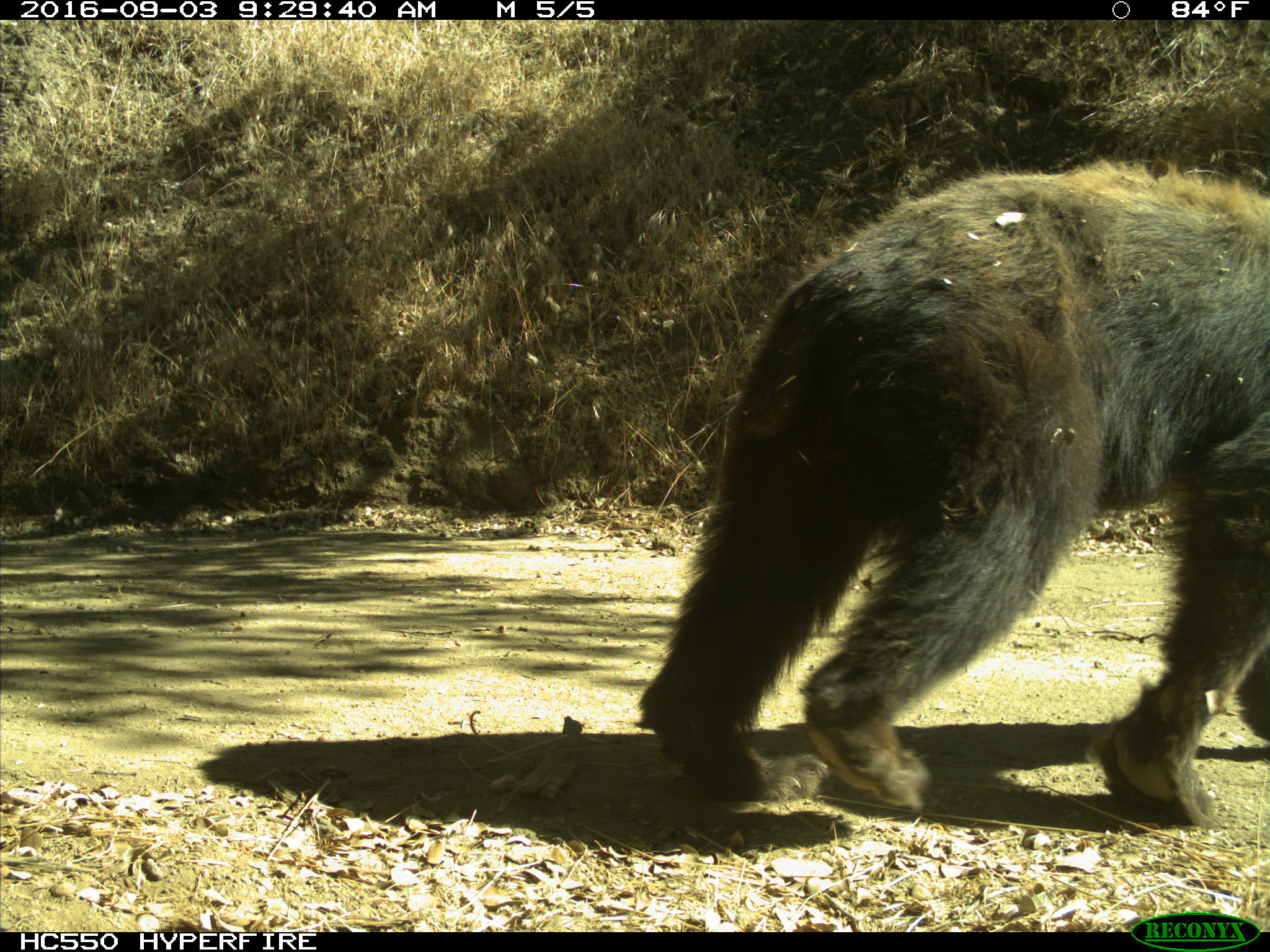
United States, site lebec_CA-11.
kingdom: Animalia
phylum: Chordata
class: Mammalia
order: Carnivora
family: Ursidae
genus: Ursus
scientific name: Ursus americanus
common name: american black bear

**TASK DIRECTIONS:**
Word for word, restate every line of the listing, omitting the pictures.

**SOLUTION TO THIS EXERCISE:**
United States, site lebec_CA-11.
kingdom: Animalia
phylum: Chordata
class: Mammalia
order: Carnivora
family: Ursidae
genus: Ursus
scientific name: Ursus americanus
common name: american black bear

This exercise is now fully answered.